1. Resilient channels on the wooden wall studs and ceiling joists, 16" apart
2. 5/8x drywall on all walls and ceilings.
3. Acoustic caulk between seams, Green glue in between sheets and 1/2" drywall on ceilings and 2 interior walls.
4. Insulation in between joists in interior frames and ceiling joists.

Do I need to use green glue and a 2nd coat of drywall on the non-interior walls?
Will the resilient channels hold that much weight on a ceiling joist?
Should I use Mass Loaded Vinyl as well? I was under the impression it needed to hang limp and I don't have enough space to build a room within a room.
Is there a reason this plan wouldn't work?

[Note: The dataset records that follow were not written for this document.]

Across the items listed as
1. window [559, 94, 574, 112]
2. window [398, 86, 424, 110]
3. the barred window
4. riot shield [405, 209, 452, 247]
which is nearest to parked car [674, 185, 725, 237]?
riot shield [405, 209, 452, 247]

Is there something I'm missing?

Thanks


----------



## picks drywall (Apr 13, 2021)

they make sound deadening sheeting that goes on before the drywall. just staple it up and hang over it. its for theater rooms n such. just drywall wont stop the noise.


----------



## Tonydif (May 8, 2021)

Resilience Channels will hold 2 Layers.

Exterior walls don't require soundproofing if the exterior side yard is large. Only do it if on busy streets....definitely no green glue, maybe a double layer. But this is dependent on having good windows and doors in tandem with soundproofing. 

If have venting from Forced Air Furnace running through the space you are wasting your money though. The unit has to be self-contained, blocked from other units.


----------



## tarauk7 (11 mo ago)

I,m a newbie, just getting a house built. The theatre room is on the top floor. I have had safe n sound insulation installed.in the walls which are 2x6 stud walls. Drywall guys are ready to start. They advised that they would install 12ft resilient ch,s to the studs, then 5/8 silent fx sheets, and then 1/2 drywall sheets. Is this the correct way to soundproof the walls or anything else you guys can advise please.


----------



## Tonydif (May 8, 2021)

What are they doing to underside of those floor joists to protect the room under theater room?


----------



## tarauk7 (11 mo ago)

Tonydif said:


> What are they doing to underside of those floor joists to protect the room under theater room?


The room underneath is a spare room and 5/8 drywall was installed on the ceiling of that room. The floor of the theatre room is concrete.


----------



## tarauk7 (11 mo ago)

tarauk7 said:


> I,m a newbie, just getting a house built. The theatre room is on the top floor. I have had safe n sound insulation installed.in the walls which are 2x6 stud walls. Drywall guys are ready to start. They advised that they would install 12ft resilient ch,s to the studs, then 5/8 silent fx sheets, and then 1/2 drywall sheets. Is this the correct way to soundproof the walls or anything else you guys can advise please.


Plz advice if that is the correct order to install the 3 layers - :
1 - resilient channels to the studs
2 - 5/8 silent fx [ same as quite rock] drywall sheets 
3 - 1/2 drywall sheets


----------



## Tonydif (May 8, 2021)

Yes, correct order, some people glue in between seets.... but I'd be concerned about ceiling under theater room also. I have concrete floors, insulation, poly , Res Channels, 2 layers 5/8 and I still hear noises. No vents, no recessed lighting.

In relation, If you have Furnace/AC vents + recessed lighting running through the space this is all wasted money.


----------



## tarauk7 (11 mo ago)

Thanks i will get them to do install an extra layer of Drywall to the ceiling of room below


----------



## tarauk7 (11 mo ago)

tarauk7 said:


> Plz advice if that is the correct order to install the 3 layers - :
> 1 - resilient channels to the studs
> 2 - 5/8 silent fx [ same as quite rock] drywall sheets
> 3 - 1/2 drywall sheets


I assume the reillient channels are screwed to the studs and the layer of silent fx and 5/8 drywall is fixed to the resilient ch,s ? 
How much green glue to use on each sheet between the silent fx and 5/8 sheets ?


----------



## tarauk7 (11 mo ago)

The bmt room ceiiling had 1/2 drywall already installed. Decided to go with Sonopan on top that , with a layer of 1/2 drywall to finish it off.


----------